Flexibility

The Clore Learning Centre set up for an early years activity at the Old Royal Naval College, Greenwich © ORNC
The Clore Learning Centre set up for an early years activity at the Old Royal Naval College, Greenwich © ORNC

Colleagues who have developed spaces tell us flexibility is the single most important attribute. The ideal learning space is a fully adaptable, flexible space, fit for multi-purpose, multi-age use.

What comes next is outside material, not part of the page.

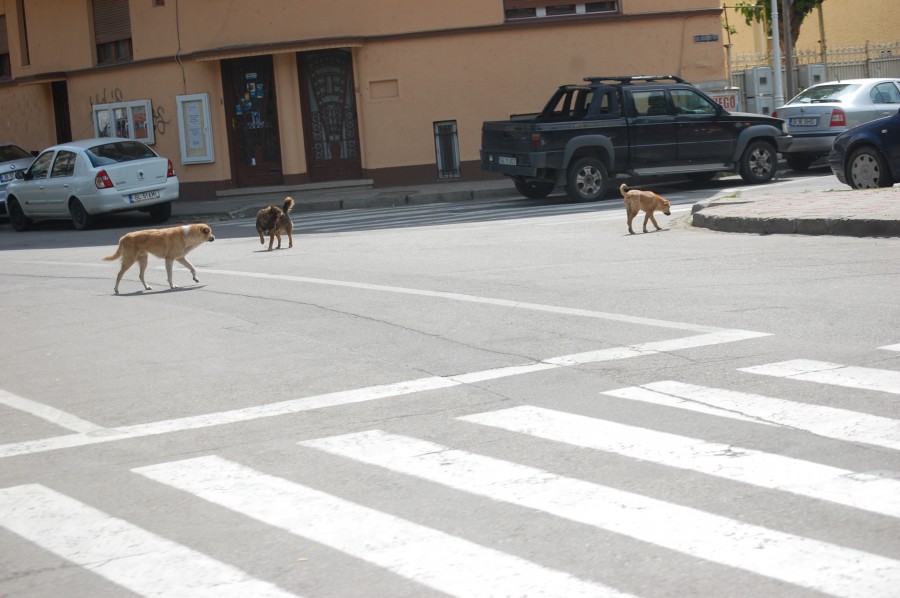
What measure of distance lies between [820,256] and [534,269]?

Multi-functionality is key for mixed-age participants. In the past, learning or education has meant for many, school rooms or classrooms. School visits may be the bread-and-butter education audience for many sites, but schoolchildren do not need classrooms, they have them already in school. Pupils respond to inspiring spaces.Most institutions offer family programmes where the learning space is also used by very young children and their parents.

Learning spaces need to be attractive to adolescents, individual adults and community groups. Increasingly, they need to accommodate programmes that enhance the lives of a growing elderly population. The learning space needs be sophisticated enough to attract all ages, without an adult feeling that they have come to a child’s classroom for their course, event demonstration or workshop.

Successful learning spaces do not replicate seminar rooms, ICT labs or an exhibition extension area. Similarly, learning spaces in pristine contemporary form resembling an unlived-in kitchen showroom are not conducive to creative learning. Multi-purpose learning spaces are not carpeted. Learning spaces are not lunchrooms or coat and bag cloakrooms.

The ideal learning space is a fully adaptable, flexible space, fit for multi-purpose, multi-age use. A good learning space should work for all.